*Task prompt*
Could you return every record below exactly as it stands, leaving out the pictures?
[[ Dataset records open ]]
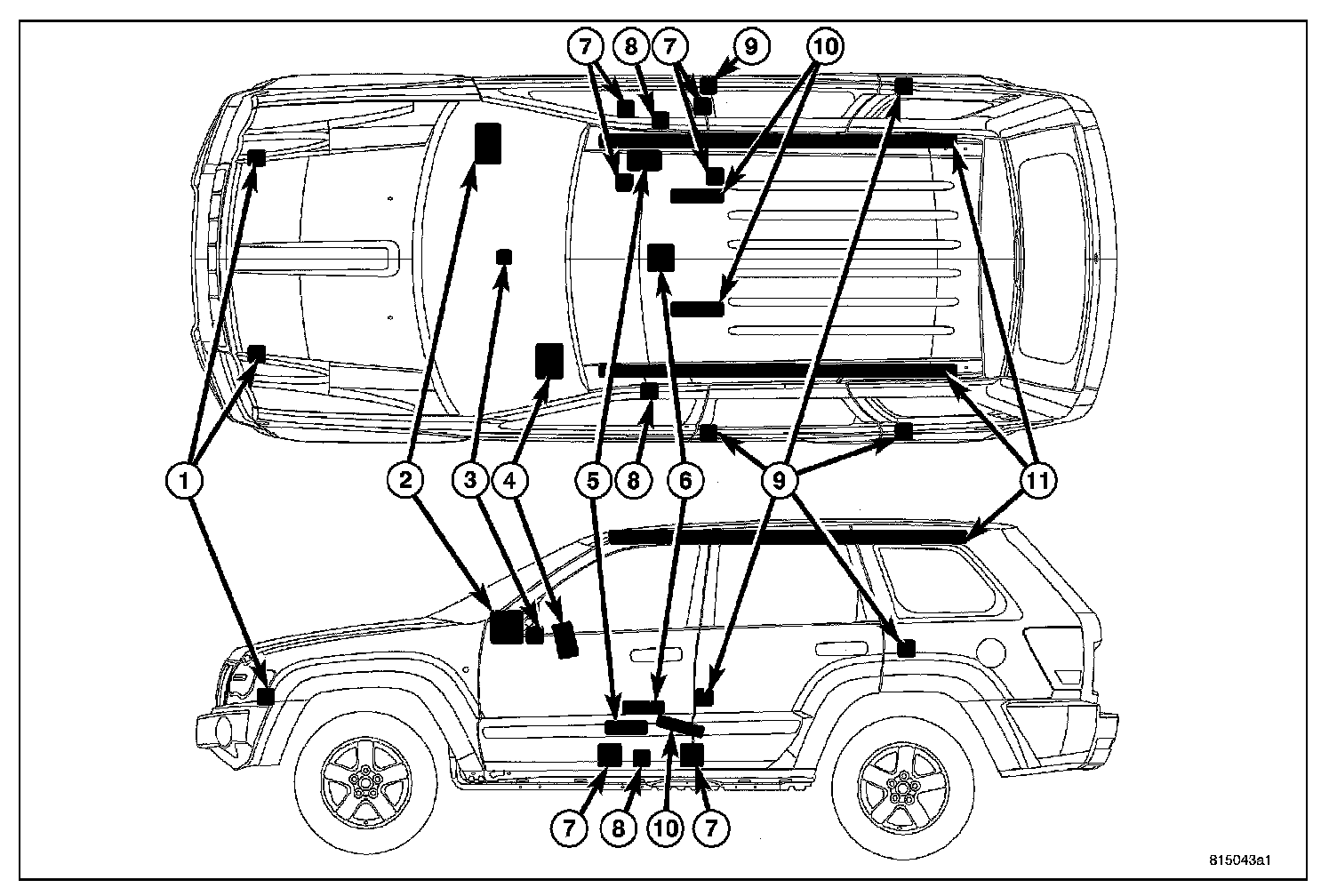 7
8
7
9
10
1
2
3
4
5
8
6
9
11
7
8
10
7
815043a1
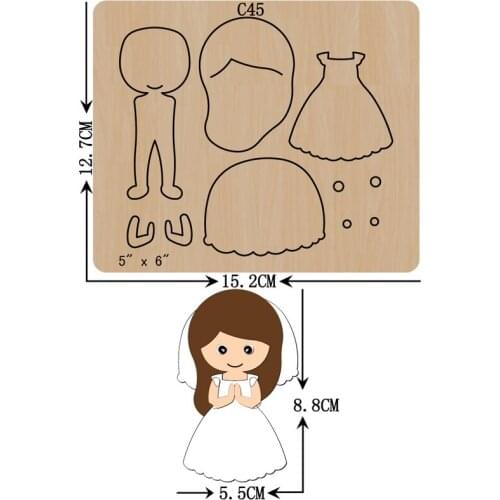 C45

12.7CM

5" x 6"

15.2CM

8.8CM

5.5CM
[[ Dataset records closed ]]
*Solution to this exercise*
 7
8
7
9
10
1
2
3
4
5
8
6
9
11
7
8
10
7
815043a1
 C45

12.7CM

5" x 6"

15.2CM

8.8CM

5.5CM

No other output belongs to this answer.